Exercise:
Determine the number of lines in the data below that contain the string "sequence", and respond with that number alone.

[Stored items]
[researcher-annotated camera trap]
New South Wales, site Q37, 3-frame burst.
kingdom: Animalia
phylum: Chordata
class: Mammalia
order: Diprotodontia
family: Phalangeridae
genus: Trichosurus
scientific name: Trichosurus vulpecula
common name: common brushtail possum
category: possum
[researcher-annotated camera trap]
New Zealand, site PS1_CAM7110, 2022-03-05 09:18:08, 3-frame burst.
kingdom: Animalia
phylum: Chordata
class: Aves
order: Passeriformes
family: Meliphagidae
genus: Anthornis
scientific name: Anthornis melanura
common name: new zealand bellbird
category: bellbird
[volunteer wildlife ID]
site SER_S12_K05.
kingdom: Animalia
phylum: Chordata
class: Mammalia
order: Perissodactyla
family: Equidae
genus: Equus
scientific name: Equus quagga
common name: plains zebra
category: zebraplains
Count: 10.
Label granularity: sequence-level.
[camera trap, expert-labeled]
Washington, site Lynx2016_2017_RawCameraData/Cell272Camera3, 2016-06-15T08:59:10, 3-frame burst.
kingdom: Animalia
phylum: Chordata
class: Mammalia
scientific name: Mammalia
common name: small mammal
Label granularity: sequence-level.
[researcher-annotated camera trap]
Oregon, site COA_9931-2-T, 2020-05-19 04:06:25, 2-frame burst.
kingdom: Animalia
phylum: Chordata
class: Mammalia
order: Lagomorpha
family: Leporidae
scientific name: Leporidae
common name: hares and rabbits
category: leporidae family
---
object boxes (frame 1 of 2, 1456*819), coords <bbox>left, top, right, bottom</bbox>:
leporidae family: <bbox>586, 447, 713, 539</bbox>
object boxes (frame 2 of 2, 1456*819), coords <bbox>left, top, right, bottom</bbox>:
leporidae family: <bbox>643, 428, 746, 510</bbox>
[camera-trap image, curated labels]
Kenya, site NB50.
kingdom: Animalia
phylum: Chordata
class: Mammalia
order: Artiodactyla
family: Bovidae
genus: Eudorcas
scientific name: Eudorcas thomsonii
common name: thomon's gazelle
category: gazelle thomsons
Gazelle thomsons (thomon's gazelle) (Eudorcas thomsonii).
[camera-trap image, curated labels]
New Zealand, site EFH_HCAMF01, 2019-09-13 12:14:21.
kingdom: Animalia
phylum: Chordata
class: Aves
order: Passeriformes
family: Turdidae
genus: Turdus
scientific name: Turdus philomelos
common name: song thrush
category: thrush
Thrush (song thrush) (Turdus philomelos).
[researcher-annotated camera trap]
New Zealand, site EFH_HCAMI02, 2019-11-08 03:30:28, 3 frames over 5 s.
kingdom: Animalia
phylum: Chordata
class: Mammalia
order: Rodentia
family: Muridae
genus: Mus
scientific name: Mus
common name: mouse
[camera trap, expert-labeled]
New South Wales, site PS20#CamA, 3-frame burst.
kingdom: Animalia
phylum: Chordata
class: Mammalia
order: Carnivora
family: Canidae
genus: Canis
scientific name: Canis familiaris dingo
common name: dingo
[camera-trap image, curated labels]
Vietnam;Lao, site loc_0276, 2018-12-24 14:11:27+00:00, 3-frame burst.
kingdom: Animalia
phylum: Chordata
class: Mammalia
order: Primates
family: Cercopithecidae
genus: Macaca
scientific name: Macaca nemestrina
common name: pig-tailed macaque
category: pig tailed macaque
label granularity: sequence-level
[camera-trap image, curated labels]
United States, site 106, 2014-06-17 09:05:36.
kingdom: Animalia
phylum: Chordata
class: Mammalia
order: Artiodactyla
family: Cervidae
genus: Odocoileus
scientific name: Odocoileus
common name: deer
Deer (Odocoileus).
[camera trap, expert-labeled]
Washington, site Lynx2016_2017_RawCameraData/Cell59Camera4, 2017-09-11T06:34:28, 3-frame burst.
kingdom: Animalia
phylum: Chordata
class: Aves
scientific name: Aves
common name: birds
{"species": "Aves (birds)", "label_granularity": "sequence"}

Response to the exercise:
4